Multiple linear regression Flashcards
What is Multiple Linear Regression (MLR)?
MLR models the relationship between one dependent variable (y) and multiple independent variables (x1, x2, …, xn)
The equation for a multiple regression model is not provided in the text.
What is the difference between Simple Linear Regression and Multiple Linear Regression?
Simple Linear Regression involves one dependent variable (y) and one independent variable (x), while MLR involves one dependent variable and multiple independent variables
Simple Linear Regression is a foundational concept for understanding MLR.
What is confounding in the context of regression analysis?
Confounding occurs when the relationship between an explanatory variable and an outcome is distorted by another variable
Example: Free time influences both exercise and weight.
How can confounding affect the interpretation of regression results?
Confounding can lead to attributing the entire observed relationship to causation when it’s actually influenced by another variable
Example: Increased free time leads to more exercise and reduced weight, which can falsely suggest exercise alone causes weight loss.
What are the steps to identify confounding in regression models?
- Check if the confounder is associated with both the independent and dependent variables. 2. Use regression models to quantify these associations
Example: Analyzing the relationship between poverty, crime rate, and percentage of single parents.
What is the significance of sample size in multiple regression models?
A sufficient sample size is crucial; typically, at least 10 observations per variable are recommended
This helps eliminate bias and improve causal inference.
What does the Coefficient of Determination (R²) represent in multiple regression?
R² indicates the proportion of variance in the dependent variable that can be explained by the independent variables
A higher R² value suggests a better fit of the model.
What is the first assumption of Multiple Regression?

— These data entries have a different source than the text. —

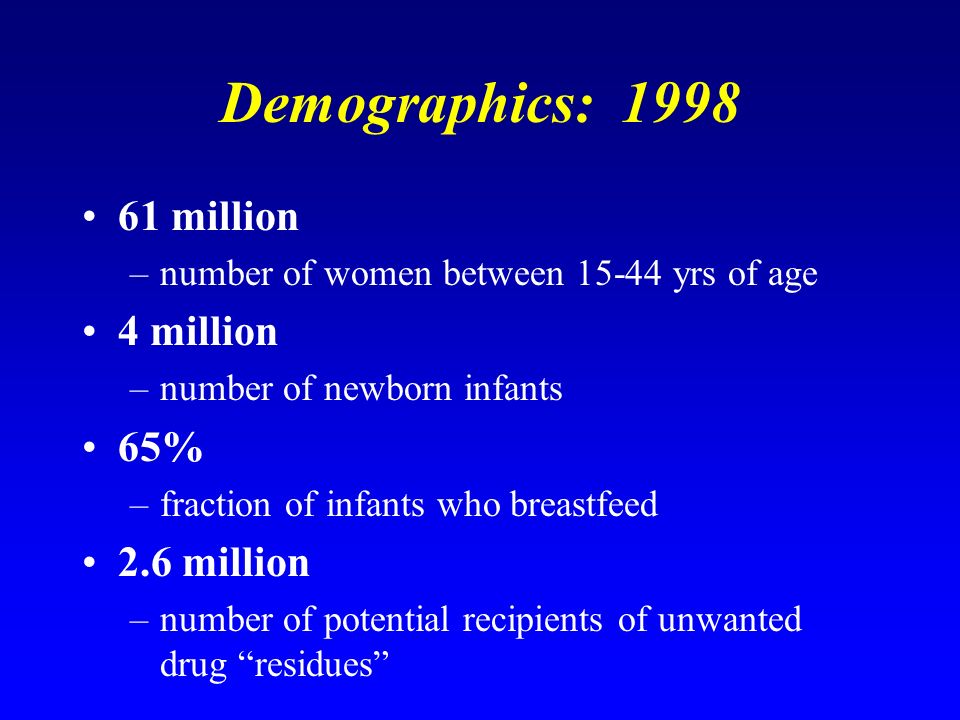 Demographics: 1998

• 61 million
– number of women between 15-44 yrs of age
• 4 million
– number of newborn infants
• 65%
– fraction of infants who breastfeed
• 2.6 million
– number of potential recipients of unwanted drug “residues”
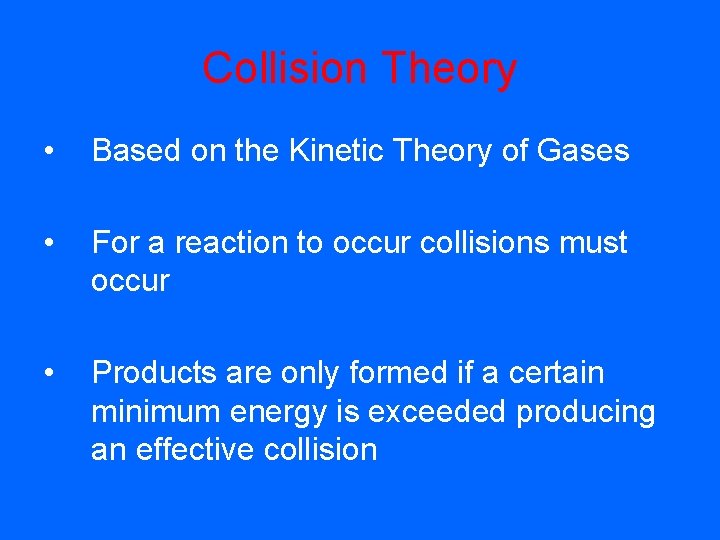 Collision Theory

• Based on the Kinetic Theory of Gases

• For a reaction to occur collisions must occur

• Products are only formed if a certain minimum energy is exceeded producing an effective collision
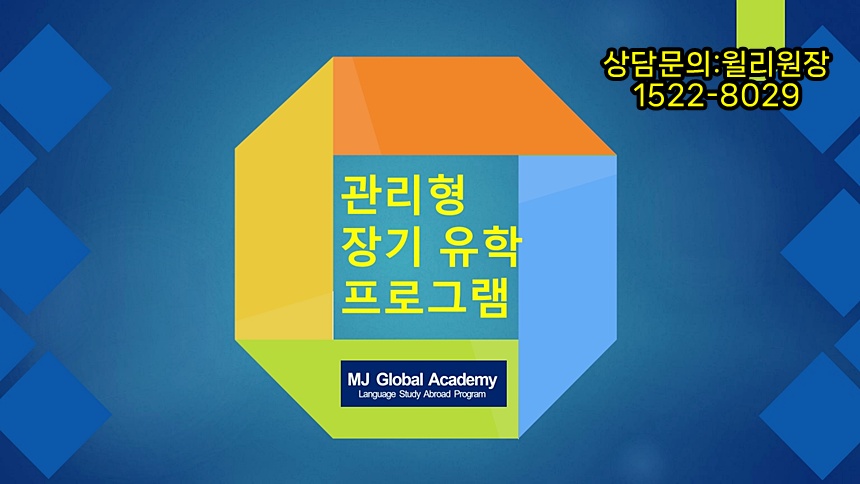 상담문의:윌리원장
1522-8029

관리형
장기 유학
프로그램

MJ Global Academy
Language Study Abroad Program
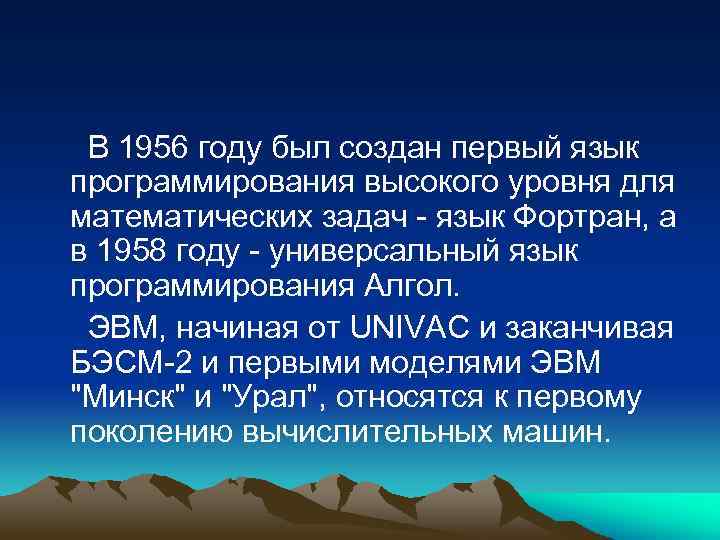 В 1956 году был создан первый язык программирования высокого уровня для математических задач - язык Фортран, а в 1958 году - универсальный язык программирования Алгол.

ЭВМ, начиная от UNIVAC и заканчивая БЭСМ-2 и первыми моделями ЭВМ "Минск" и "Урал", относятся к первому поколению вычислительных машин.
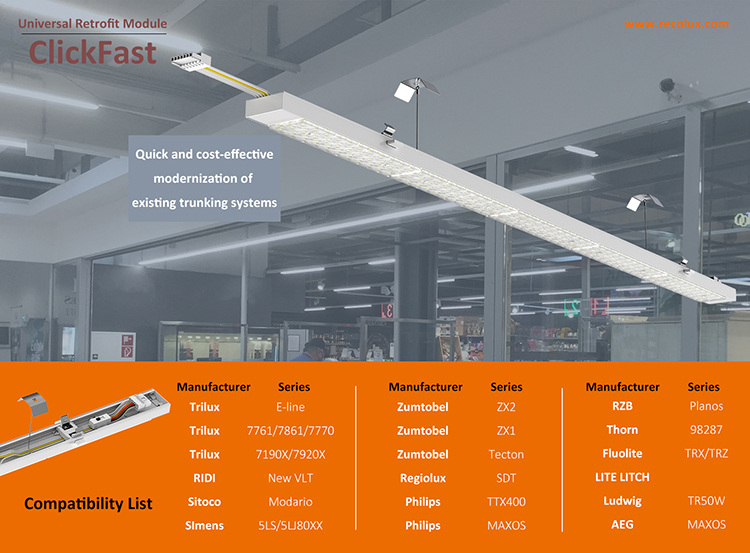 Universal Retrofit Module
ClickFast

www.recolux.com

Quick and cost-effective modernization of existing trunking systems

Compatibility List

| Manufacturer | Series |
|---|---|
| Trilux | E-line |
| Trilux | 7761/7861/7770 |
| Trilux | 7190X/7920X |
| RIDI | New VLT |
| Sitoco | Modario |
| SImens | 5LS/5LJ80XX |

| Manufacturer | Series |
|---|---|
| Zumtobel | ZX2 |
| Zumtobel | ZX1 |
| Zumtobel | Tecton |
| Regiolux | SDT |
| Philips | TTX400 |
| Philips | MAXOS |

| Manufacturer | Series |
|---|---|
| RZB | Planos |
| Thorn | 98287 |
| Fluolite | TRX/TRZ |
| LITE LITCH | |
| Ludwig | TR50W |
| AEG | MAXOS |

Linearity: The relationship between the dependent variable and each continuous independent variable must be linear.
What is the second assumption of Multiple Regression?
Normal Distribution of Residuals: The residuals should be normally distributed.
What is the third assumption of Multiple Regression?
Homoscedasticity: Residuals should have constant variance across all predicted values.
What is the fourth assumption of Multiple Regression?
Independence of Observations: Each observation in the dataset must be independent of others.
How can you check for homoscedasticity in regression analysis?
By plotting standardized residuals against standardized predicted values and looking for a random scatter with no discernible pattern.
What is the implication of finding heteroscedasticity in a regression model?
It indicates that the variance of residuals is not constant, which violates the assumption of homoscedasticity
Remedies include transforming the dependent variable or using robust standard errors.
In the context of regression, what does a P-P plot indicate?
A P-P plot helps assess the normality of residuals by showing how closely the points align with the diagonal
Points closely aligned with the diagonal support the assumption of normality.
What is a practical implication of violations in regression assumptions?
Violations can lead to inaccurate conclusions and necessitate adjustments in the model.